“¿Como hizo para aprender a vivir sin ella?”
The words are spoken by a sad man to a man whose wife was raped and murdered.
Their circumstances could not be more different. The former can end his dilemma by speaking up, by going against the social codes of his society and declaring his love for somebody far above his station; the latter rues his dead wife every single day, struggling to remember her as years go by, confusing memories with memories of memories.
What binds them together is the heart.
It is heart what El Secreto de sus Ojos overflows with. More than any film I can remember, from opening frame to closing shot, the movie works like a novel. There is narration, but not the lazy one that plays over an array of images; the narration here is description for the novel within the movie, but its elegance augments the movie itself, since the themes between the novel and the events the characters live through are one and the same.

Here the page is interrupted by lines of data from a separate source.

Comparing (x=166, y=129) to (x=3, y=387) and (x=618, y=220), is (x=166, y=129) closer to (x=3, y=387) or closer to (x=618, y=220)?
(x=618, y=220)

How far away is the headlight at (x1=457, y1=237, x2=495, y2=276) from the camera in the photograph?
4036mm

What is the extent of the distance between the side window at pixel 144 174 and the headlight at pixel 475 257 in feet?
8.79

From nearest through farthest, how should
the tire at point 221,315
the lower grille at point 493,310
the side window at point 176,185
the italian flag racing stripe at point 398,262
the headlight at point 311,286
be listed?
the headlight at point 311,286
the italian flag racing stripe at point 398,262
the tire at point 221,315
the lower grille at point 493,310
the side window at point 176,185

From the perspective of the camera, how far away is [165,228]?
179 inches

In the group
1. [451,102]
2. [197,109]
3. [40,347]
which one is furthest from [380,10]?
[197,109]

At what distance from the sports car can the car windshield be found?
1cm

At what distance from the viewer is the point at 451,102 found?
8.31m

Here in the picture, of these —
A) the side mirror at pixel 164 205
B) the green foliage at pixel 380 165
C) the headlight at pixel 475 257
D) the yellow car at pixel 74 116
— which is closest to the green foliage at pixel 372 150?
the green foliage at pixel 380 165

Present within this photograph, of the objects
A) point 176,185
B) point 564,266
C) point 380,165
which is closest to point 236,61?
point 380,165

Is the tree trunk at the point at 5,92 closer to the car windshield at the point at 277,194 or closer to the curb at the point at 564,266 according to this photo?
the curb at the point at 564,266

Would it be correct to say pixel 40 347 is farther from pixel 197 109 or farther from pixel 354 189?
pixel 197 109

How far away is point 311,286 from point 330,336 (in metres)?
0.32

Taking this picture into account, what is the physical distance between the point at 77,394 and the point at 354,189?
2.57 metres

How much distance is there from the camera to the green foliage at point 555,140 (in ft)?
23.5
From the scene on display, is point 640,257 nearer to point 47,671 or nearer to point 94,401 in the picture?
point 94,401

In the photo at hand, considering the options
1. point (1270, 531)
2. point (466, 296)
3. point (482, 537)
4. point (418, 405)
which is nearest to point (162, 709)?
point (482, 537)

There are twists to the plot, but not cheapening ones or shocking for shock’s sake. In a way, the conclusion to the story feels so natural that the twist might not even be considered a twist at all, but a logical conclusion to the tragedy that has spanned 25 years and played out in 2 hours.
There is love. Some moments brim with tenderness, while others burst with the sorrow of heartbreak, and it all feels so real.
A scene set at a train station in which Benjamin (Ricardo Darin) and Irene (Soledad Villamil) make the decision that will dictate the next two decades of their lives is so captivating and melancholic that you wish the screenwriter wrote every single movie, just so you can keep losing yourself in the lives of similar characters.